• _Required tasks_:
[A] Rewrite the stretch from "In this study, 28" through "University of Regensburg." in the study text, putting "signed consent" in place of "written consent".
[B] According to the study text, how many patients in the RA group received methotrexate?

• _Extracted text_:
★ ★ ★ ★ ★

In this study, we investigated the mechanism of action of one of the most widely used CB1/CB2 agonists, WIN55,212-2 mesylate (WIN). It is demonstrated that not cannabinoid receptors but transient receptor potential channels (TRPs) vanilloid type 1 (TRPV1) and ankyrin (TRPA1) mediate the anti-inflammatory effects of WIN in physiological concentrations on rheumatoid arthritis synovial fibroblasts (RASFs) and osteoarthritis synovial fibroblasts (OASFs). In addition, we show that micromolar concentrations of WIN decrease cytokine production by activating CB2 and non-cannabinoid receptor targets. Furthermore, the effect of WIN on SF adhesion and proliferation were investigated.



In this study, 28 patients with long-standing RA fulfilling the American College of Rheumatology revised criteria for RA [9] and 56 patients with OA were included. The RA group comprised of 21 females and 7 males with a mean age of 61.1 years ±10.7 years; C-reactive protein was 7.0 mg/dl ± 8.59 mg/dl. In the RA group, 23 patients received non-steroidal anti-inflammatory drugs, 22 glucocorticoids, 11 methotrexate, 3 sulfasalazine and 2 biologicals. The OA group comprised of 31 females and 25 males with a mean age of 68.5 years ±9.2 years; C-reactive protein was 4.7 mg/dl ± 10.4 mg/dl. In the OA group, 45 patients received non-steroidal anti-inflammatory drugs. All patients underwent elective knee joint replacement surgery, and they were informed about the purpose of the study and gave written consent. The study was approved by the Ethics Committee of the University of Regensburg.

★ ★ ★ ★ ★

Dataset items:
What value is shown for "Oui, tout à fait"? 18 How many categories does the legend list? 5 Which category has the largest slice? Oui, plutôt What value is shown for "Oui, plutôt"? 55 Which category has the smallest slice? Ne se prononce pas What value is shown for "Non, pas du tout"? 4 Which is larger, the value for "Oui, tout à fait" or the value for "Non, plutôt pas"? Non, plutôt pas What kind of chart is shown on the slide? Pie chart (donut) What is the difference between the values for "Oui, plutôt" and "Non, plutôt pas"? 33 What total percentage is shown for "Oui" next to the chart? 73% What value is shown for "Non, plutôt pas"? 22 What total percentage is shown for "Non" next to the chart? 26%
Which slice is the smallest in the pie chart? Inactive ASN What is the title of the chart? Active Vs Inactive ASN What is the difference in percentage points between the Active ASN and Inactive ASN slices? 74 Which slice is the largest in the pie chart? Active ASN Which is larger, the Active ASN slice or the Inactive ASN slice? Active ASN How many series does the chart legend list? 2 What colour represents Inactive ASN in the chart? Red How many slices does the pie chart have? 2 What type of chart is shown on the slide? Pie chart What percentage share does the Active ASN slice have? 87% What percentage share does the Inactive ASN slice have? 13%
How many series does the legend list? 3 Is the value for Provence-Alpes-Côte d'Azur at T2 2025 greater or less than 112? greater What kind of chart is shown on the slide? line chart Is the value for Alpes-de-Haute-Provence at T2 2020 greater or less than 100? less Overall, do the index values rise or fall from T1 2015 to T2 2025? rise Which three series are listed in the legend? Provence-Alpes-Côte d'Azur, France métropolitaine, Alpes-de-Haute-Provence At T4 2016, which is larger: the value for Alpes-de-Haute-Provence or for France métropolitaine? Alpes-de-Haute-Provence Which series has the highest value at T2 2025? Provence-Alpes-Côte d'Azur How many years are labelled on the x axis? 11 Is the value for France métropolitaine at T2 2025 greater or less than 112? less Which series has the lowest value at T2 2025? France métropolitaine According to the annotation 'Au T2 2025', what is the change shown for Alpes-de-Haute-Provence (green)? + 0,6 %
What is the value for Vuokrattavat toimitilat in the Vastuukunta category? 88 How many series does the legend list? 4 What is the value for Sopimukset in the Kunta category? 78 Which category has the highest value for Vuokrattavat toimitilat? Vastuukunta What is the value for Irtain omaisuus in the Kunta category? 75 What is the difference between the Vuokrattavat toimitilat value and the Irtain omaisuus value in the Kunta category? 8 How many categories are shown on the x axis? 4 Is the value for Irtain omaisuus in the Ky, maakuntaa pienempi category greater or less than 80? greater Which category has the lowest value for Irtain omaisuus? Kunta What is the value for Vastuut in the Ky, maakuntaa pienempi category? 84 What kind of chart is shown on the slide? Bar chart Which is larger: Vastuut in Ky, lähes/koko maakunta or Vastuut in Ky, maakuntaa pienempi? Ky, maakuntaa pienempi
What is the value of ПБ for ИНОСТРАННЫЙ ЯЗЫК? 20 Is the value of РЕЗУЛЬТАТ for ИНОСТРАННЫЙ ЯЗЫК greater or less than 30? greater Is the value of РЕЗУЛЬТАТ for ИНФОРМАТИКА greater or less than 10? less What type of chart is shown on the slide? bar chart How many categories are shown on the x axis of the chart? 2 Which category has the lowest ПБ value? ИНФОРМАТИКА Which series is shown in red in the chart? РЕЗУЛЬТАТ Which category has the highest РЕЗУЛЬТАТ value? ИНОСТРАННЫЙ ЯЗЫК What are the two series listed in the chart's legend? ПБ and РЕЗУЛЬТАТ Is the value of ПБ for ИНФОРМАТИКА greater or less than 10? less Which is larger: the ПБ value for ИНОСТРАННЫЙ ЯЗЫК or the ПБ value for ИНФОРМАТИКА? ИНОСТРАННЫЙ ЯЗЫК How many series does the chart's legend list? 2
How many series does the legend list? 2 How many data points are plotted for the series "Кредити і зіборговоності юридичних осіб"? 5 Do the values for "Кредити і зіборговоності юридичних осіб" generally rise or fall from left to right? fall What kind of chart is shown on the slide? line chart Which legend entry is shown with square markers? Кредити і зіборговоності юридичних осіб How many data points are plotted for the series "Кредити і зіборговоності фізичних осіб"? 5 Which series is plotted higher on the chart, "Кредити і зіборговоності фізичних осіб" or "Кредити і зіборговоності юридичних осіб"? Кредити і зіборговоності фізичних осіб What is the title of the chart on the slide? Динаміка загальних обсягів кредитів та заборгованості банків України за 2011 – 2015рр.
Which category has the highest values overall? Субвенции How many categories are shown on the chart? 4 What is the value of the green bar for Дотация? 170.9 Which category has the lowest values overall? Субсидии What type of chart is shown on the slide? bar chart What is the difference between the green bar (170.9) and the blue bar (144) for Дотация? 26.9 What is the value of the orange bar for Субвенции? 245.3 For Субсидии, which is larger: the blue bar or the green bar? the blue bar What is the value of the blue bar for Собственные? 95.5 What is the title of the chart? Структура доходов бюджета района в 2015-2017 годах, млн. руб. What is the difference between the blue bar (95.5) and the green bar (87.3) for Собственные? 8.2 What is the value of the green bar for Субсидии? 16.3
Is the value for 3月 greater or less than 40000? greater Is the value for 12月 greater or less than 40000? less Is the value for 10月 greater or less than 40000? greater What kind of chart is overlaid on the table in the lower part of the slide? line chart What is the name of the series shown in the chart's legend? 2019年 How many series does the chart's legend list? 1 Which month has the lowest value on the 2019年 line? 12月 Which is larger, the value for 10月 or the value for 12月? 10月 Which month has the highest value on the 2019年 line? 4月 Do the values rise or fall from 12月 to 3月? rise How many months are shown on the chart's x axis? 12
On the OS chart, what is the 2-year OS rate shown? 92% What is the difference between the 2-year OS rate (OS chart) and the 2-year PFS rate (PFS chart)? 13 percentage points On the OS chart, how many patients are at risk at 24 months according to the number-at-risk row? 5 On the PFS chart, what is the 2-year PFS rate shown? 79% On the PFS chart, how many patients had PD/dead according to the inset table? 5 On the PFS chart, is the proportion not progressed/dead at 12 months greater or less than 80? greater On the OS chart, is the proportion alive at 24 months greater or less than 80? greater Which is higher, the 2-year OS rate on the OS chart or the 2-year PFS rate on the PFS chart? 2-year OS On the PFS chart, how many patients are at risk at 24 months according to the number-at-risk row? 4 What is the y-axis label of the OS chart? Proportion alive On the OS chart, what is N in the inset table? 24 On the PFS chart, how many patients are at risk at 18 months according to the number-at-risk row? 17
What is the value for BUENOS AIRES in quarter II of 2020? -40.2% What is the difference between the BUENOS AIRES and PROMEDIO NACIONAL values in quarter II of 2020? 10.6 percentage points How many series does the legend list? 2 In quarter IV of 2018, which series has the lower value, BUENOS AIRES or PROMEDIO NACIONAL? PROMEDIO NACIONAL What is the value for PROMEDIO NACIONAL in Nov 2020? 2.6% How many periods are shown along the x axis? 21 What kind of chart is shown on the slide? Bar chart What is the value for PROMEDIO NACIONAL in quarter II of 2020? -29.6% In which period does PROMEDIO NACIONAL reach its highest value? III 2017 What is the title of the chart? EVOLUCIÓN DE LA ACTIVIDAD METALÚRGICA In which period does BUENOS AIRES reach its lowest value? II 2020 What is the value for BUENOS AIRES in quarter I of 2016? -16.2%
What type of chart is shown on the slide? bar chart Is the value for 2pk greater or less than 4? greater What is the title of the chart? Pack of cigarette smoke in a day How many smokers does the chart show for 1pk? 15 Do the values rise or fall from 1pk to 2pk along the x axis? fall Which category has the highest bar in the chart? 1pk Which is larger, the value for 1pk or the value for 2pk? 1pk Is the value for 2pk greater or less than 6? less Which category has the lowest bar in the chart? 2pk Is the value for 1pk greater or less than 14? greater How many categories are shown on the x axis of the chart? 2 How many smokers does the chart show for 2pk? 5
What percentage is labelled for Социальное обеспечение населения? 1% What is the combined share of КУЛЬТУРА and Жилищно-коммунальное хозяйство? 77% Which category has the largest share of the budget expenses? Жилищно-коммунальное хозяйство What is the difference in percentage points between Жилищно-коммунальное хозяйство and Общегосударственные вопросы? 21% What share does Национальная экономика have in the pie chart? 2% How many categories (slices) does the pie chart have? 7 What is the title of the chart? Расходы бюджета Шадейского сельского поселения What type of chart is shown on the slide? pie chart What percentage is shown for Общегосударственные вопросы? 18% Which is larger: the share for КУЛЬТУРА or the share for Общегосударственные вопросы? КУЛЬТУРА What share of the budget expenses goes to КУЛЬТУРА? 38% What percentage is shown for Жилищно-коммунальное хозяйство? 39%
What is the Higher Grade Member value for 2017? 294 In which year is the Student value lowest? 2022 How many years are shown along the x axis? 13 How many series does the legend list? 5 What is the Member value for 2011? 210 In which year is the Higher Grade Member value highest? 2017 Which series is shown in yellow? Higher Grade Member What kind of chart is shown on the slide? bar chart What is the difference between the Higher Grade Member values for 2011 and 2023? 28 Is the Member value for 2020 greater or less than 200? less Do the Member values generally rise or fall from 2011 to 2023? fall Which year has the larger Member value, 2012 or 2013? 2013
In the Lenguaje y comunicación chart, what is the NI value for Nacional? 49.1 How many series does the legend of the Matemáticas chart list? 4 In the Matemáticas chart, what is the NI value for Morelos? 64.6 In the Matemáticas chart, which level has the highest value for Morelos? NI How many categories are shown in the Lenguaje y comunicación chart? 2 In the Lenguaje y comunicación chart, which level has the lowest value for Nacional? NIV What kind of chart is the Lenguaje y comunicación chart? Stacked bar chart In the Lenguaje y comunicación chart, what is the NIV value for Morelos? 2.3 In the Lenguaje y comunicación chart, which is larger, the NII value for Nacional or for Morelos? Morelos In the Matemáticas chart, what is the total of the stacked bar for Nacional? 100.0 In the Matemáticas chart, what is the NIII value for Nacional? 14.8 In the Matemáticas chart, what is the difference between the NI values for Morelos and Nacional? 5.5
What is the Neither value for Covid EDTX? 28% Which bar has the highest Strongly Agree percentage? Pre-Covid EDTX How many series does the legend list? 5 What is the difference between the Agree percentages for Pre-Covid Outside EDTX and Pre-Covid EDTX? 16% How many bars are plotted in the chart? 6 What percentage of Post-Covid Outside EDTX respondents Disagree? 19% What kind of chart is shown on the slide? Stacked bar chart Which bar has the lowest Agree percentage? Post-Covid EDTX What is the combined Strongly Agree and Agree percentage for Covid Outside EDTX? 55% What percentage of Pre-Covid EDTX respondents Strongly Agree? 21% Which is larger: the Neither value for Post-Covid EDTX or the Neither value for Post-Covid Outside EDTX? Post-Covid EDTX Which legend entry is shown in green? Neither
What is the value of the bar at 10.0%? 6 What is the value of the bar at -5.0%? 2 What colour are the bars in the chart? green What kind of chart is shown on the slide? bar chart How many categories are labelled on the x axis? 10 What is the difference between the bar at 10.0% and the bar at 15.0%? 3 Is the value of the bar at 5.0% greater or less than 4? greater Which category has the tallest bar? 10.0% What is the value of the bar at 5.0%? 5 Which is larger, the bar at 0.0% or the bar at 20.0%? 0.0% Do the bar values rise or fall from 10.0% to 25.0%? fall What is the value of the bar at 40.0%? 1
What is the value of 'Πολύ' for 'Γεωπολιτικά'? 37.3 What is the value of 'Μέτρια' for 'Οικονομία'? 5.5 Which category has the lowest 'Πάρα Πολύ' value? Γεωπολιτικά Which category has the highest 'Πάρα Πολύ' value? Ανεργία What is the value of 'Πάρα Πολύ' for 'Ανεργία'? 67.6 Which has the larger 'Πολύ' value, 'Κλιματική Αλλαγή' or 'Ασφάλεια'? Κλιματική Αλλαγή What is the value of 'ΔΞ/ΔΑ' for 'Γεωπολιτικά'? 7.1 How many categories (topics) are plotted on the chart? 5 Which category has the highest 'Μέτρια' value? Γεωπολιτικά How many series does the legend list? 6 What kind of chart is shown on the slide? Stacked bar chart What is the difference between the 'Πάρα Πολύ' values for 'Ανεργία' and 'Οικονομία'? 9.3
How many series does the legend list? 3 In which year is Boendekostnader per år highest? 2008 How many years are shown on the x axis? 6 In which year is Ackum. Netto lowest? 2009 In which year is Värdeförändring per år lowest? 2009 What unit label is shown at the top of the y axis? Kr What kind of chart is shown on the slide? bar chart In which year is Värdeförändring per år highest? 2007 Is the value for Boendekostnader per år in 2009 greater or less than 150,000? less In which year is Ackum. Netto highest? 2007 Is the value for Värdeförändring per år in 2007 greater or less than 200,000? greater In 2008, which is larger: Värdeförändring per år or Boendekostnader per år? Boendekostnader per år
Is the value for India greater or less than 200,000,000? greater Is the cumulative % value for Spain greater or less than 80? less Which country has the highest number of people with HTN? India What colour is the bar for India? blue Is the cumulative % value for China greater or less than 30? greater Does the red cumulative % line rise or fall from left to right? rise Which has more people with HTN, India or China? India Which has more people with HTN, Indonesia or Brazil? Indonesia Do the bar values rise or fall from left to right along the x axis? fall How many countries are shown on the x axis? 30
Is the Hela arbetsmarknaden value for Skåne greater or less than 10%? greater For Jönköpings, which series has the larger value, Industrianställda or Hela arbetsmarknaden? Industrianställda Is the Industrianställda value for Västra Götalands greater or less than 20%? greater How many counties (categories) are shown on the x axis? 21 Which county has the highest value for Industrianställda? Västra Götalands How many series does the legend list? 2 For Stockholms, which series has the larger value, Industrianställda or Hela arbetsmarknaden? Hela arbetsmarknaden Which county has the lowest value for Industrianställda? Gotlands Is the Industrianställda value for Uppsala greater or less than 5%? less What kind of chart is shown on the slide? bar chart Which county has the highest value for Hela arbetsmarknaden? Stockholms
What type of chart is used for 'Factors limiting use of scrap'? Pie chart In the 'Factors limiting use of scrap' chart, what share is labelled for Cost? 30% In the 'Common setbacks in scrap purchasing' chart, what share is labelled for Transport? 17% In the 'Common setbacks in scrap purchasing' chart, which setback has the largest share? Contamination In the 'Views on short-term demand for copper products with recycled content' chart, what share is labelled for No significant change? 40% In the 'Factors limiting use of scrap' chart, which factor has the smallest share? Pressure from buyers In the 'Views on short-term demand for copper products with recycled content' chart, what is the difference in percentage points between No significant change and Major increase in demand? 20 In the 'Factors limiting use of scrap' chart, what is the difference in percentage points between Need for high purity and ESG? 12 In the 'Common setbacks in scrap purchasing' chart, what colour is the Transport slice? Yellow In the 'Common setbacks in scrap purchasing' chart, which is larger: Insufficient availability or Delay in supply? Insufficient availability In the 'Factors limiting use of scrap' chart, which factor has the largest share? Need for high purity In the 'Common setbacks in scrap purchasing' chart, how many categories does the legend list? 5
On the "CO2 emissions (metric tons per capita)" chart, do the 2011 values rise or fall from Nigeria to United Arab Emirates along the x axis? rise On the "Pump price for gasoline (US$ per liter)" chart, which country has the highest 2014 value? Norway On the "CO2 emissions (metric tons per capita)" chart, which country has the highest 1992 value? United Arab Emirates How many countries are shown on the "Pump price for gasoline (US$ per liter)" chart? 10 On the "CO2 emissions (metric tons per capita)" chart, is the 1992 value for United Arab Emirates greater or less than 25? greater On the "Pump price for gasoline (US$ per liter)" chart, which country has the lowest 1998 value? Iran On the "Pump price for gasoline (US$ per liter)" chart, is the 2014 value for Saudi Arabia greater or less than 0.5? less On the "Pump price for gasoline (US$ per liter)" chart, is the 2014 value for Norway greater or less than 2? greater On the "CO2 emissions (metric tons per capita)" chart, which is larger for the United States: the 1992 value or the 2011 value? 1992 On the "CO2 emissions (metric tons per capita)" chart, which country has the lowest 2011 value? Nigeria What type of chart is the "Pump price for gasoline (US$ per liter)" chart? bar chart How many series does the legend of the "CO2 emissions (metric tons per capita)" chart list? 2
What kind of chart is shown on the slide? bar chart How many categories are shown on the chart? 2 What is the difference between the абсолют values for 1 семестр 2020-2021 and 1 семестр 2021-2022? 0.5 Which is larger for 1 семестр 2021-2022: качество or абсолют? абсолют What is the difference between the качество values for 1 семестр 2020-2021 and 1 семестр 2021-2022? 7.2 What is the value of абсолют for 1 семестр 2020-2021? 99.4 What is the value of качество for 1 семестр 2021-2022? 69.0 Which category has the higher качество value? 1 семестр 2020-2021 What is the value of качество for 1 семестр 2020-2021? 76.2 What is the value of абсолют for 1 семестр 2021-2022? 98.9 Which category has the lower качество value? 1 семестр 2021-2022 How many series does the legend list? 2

★ ★ ★ ★ ★

• _Solution set_:
[A]
In this study, 28 patients with long-standing RA fulfilling the American College of Rheumatology revised criteria for RA [9] and 56 patients with OA were included. The RA group comprised of 21 females and 7 males with a mean age of 61.1 years ±10.7 years; C-reactive protein was 7.0 mg/dl ± 8.59 mg/dl. In the RA group, 23 patients received non-steroidal anti-inflammatory drugs, 22 glucocorticoids, 11 methotrexate, 3 sulfasalazine and 2 biologicals. The OA group comprised of 31 females and 25 males with a mean age of 68.5 years ±9.2 years; C-reactive protein was 4.7 mg/dl ± 10.4 mg/dl. In the OA group, 45 patients received non-steroidal anti-inflammatory drugs. All patients underwent elective knee joint replacement surgery, and they were informed about the purpose of the study and gave signed consent. The study was approved by the Ethics Committee of the University of Regensburg.

[B] 11 patients